In April 2010, she became Commander of the Légion d'honneur.

== In popular culture ==
Benoîte Groult was the subject of several documentary films. Anne Lefant devoted the documentary Une chambre à elle: Benoîte Groult ou comment la liberté vint aux femmes to Groult, who was 86 years old at the time. It includes testimonies of Josyane Savigneau, Paul Guimard and Yvette Roudy and was published in 2006 by Hors Champ Productions. In 2008 the documentary Benoîte Groult, le temps d'apprendre à vivre, written by Marie Mitterrand and directed by Jean-Baptiste Martin, aired on France 5 as a part of the series Empreintes.

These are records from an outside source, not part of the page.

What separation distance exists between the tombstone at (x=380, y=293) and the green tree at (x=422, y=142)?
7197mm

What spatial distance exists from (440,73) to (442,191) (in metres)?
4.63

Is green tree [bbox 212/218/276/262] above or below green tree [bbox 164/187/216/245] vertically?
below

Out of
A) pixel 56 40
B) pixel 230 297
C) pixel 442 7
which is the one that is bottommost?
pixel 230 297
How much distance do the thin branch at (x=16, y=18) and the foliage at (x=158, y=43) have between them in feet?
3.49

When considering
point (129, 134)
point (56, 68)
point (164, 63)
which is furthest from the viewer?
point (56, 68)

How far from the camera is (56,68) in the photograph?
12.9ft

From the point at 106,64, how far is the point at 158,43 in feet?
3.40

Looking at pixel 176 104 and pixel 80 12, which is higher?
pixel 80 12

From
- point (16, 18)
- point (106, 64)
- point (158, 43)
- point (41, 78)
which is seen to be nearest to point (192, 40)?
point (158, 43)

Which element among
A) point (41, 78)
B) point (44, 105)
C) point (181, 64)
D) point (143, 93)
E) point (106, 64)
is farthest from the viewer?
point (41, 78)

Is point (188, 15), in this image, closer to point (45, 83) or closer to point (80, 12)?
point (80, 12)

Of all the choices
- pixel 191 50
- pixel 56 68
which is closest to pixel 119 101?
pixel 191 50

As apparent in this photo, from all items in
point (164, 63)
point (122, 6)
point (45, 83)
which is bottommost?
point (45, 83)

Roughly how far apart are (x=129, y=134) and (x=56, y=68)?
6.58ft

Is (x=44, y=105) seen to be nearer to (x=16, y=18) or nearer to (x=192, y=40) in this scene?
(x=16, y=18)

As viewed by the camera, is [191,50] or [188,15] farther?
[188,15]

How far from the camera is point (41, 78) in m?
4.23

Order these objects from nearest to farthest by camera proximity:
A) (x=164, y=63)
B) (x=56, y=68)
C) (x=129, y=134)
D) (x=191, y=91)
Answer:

In 2013 Grasset published a graphic novel based on the life of Benoîte Groult, called Ainsi soit Benoîte Groult, by the hand of Catel.

==Personal life==
Benoîte Groult was married three times. In 1944, she married medical student Pierre Heuyer, who died soon afterward of tuberculosis. In 1951, she married journalist Georges de Caunes with whom she had two daughters, Blandine and Lison. She later married the writer Paul Guimard (1921–2004). The couple had one daughter, Constance.

== Published books ==
- 1962: Journal à quatre mains, novel with her sister Flora Groult. Paris, Denoël. (Diary in duo. London, Barrie and Rockliff, 1965)
- 1965: Le féminin pluriel, novel with her sister Flora Groult. (Feminine Plural. Englewood Cliffs, N.J: Prentice-Hall, 1968.)
- 1967: Il était deux fois, novel with her sister Flora Groult
- 1972: La part des choses, Paris, Grasset.
- 1975: Ainsi soit-elle, essay on the social status of women, Paris: B. Grasset, 1975. ISBN 9782246001829 (Also: sound recording in 2004)
- 1977: Le féminisme au masculin, essay on feminism
- 1981: La moitié de la terre, essay
- 1983: Les trois quarts du temps, novel
- 1986: Olympe de Gouges, text submitted by Benoîte Groult
- 1988: Les vaisseaux du cœur, Paris, Grasset. ISBN 9782253053552
- 1991: Pauline Roland ou Comment la liberté vint aux femmes
- 2006: La touche étoile
- 2008: Mon evasion, Paris, Grasset. ISBN 9782246534822. (My Escape: An Autobiography. New York: Other Press, 2012. ISBN 9781590515433 )

==Sources==
- Flitner, Bettina: Frauen mit Visionen – 48 Europäerinnen (Women with visions – 48 Europeans). With texts by Alice Schwarzer. Munich: Knesebeck, 2004. ISBN 3-89660-211-X, 100–103 p.